GIVEN TASK: Copy out every entry in the block below word for word, omitting the pictures.

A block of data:
============
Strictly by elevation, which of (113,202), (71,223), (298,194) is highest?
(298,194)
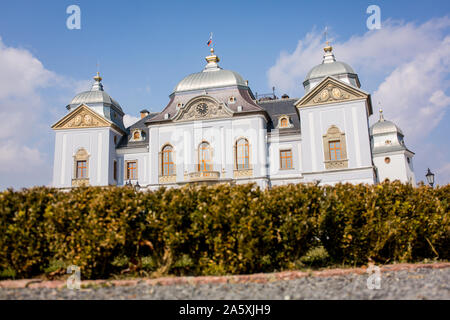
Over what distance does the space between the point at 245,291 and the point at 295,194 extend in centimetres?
293

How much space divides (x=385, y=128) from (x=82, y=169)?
2959cm

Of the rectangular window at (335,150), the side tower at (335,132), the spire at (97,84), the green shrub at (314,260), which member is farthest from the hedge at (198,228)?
the spire at (97,84)

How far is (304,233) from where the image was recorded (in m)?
8.38

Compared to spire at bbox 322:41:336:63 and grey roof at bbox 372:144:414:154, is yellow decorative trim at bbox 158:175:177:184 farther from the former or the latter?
grey roof at bbox 372:144:414:154

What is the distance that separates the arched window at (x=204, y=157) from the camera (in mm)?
28359

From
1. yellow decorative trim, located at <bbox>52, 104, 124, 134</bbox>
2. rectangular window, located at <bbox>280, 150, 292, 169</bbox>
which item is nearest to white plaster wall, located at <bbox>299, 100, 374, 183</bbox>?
rectangular window, located at <bbox>280, 150, 292, 169</bbox>

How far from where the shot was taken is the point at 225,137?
28531mm

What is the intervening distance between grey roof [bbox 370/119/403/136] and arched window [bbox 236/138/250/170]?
681 inches

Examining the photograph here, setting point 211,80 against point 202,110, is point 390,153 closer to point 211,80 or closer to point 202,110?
point 211,80

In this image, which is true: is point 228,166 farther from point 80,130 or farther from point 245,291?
point 245,291

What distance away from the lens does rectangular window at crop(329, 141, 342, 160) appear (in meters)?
26.5

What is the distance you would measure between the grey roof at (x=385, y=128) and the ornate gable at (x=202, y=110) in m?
18.3

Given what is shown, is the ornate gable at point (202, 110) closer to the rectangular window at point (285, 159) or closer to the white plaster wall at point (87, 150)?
the rectangular window at point (285, 159)

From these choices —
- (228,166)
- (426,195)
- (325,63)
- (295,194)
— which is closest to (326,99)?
(325,63)
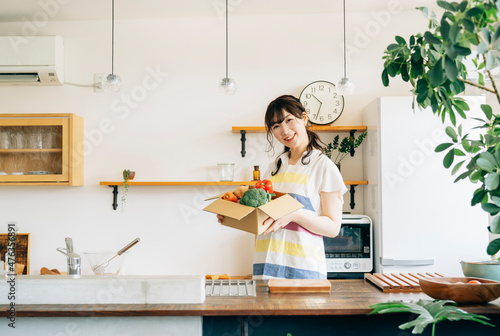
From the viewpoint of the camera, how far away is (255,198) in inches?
64.0

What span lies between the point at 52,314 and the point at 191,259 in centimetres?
207

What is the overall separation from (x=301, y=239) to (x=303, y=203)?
165mm

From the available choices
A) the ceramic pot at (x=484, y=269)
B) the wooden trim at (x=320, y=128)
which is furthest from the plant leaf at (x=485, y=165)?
the wooden trim at (x=320, y=128)

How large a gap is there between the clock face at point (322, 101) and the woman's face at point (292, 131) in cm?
137

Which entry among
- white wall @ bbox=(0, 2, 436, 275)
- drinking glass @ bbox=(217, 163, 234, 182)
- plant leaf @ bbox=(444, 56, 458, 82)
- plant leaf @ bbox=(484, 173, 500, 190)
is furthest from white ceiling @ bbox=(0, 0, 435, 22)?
plant leaf @ bbox=(484, 173, 500, 190)

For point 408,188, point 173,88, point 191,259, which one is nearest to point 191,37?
point 173,88

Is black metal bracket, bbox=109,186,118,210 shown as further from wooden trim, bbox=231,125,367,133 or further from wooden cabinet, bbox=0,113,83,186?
wooden trim, bbox=231,125,367,133

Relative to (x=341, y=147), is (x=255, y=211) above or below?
below

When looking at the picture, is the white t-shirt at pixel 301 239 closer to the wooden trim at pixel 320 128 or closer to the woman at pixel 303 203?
the woman at pixel 303 203

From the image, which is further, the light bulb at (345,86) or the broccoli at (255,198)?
the light bulb at (345,86)

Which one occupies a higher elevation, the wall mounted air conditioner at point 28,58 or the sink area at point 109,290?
============
CORRECT ANSWER:
Strictly by elevation, which of (113,202), (71,223), (298,194) is highest?
(298,194)
Over what distance does the space between the point at 245,291 and the point at 295,194 extend in centimetres?
293

How much space divides (x=385, y=128) from (x=82, y=169)?
2959cm

Of the rectangular window at (335,150), the side tower at (335,132), the spire at (97,84), the green shrub at (314,260), which member is farthest from the hedge at (198,228)?
the spire at (97,84)

How far is (304,233) from where the image was recorded (in m)?
8.38

Compared to spire at bbox 322:41:336:63 and grey roof at bbox 372:144:414:154, is yellow decorative trim at bbox 158:175:177:184 farther from the former or the latter?
grey roof at bbox 372:144:414:154

What is the distance that separates the arched window at (x=204, y=157) from the camera (in mm)?
28359

From
1. yellow decorative trim, located at <bbox>52, 104, 124, 134</bbox>
2. rectangular window, located at <bbox>280, 150, 292, 169</bbox>
which item is nearest to white plaster wall, located at <bbox>299, 100, 374, 183</bbox>?
rectangular window, located at <bbox>280, 150, 292, 169</bbox>

How far from where the shot was taken is the point at 225,137?
28531mm

What is the intervening distance between grey roof [bbox 370/119/403/136] and arched window [bbox 236/138/250/170]?
681 inches

Examining the photograph here, setting point 211,80 against point 202,110, is point 390,153 closer to point 211,80 or closer to point 202,110?
point 211,80

In this image, which is true: is point 228,166 farther from point 80,130 or farther from point 245,291?
point 245,291

What distance away from the lens does rectangular window at crop(329, 141, 342, 160) appear (in meters)?
26.5

What is the distance you would measure between the grey roof at (x=385, y=128) and the ornate gable at (x=202, y=110) in m?
18.3

Given what is shown, is the ornate gable at point (202, 110) closer to the rectangular window at point (285, 159) or closer to the white plaster wall at point (87, 150)?
the rectangular window at point (285, 159)

From these choices —
- (228,166)
- (426,195)
- (325,63)
- (295,194)
— which is closest to (326,99)?
(325,63)
From the viewpoint of the camera, how far away is (255,198) in inches?
64.0

What span lies between the point at 52,314 and the point at 191,259 in centimetres?
207

What is the overall separation from (x=301, y=239) to (x=303, y=203)?
165mm

From the available choices
A) the ceramic pot at (x=484, y=269)
B) the wooden trim at (x=320, y=128)
which is furthest from the plant leaf at (x=485, y=165)?
the wooden trim at (x=320, y=128)

How large a gap is there between the clock face at point (322, 101) and the woman's face at point (292, 131) in cm?
137

Which entry among
- white wall @ bbox=(0, 2, 436, 275)
- drinking glass @ bbox=(217, 163, 234, 182)
- plant leaf @ bbox=(444, 56, 458, 82)
- plant leaf @ bbox=(484, 173, 500, 190)
is furthest from white ceiling @ bbox=(0, 0, 435, 22)?
plant leaf @ bbox=(484, 173, 500, 190)

For point 408,188, point 173,88, point 191,259, which one is nearest to point 191,37?
point 173,88

Is black metal bracket, bbox=109,186,118,210 shown as further from wooden trim, bbox=231,125,367,133 or further from wooden cabinet, bbox=0,113,83,186?
wooden trim, bbox=231,125,367,133

Relative to (x=341, y=147), is (x=255, y=211) above or below?
below

When looking at the picture, is the white t-shirt at pixel 301 239 closer to the wooden trim at pixel 320 128 or closer to the woman at pixel 303 203?
the woman at pixel 303 203

From the image, which is further, the light bulb at (345,86) or the broccoli at (255,198)?
the light bulb at (345,86)

Which one occupies a higher elevation, the wall mounted air conditioner at point 28,58 or the sink area at point 109,290?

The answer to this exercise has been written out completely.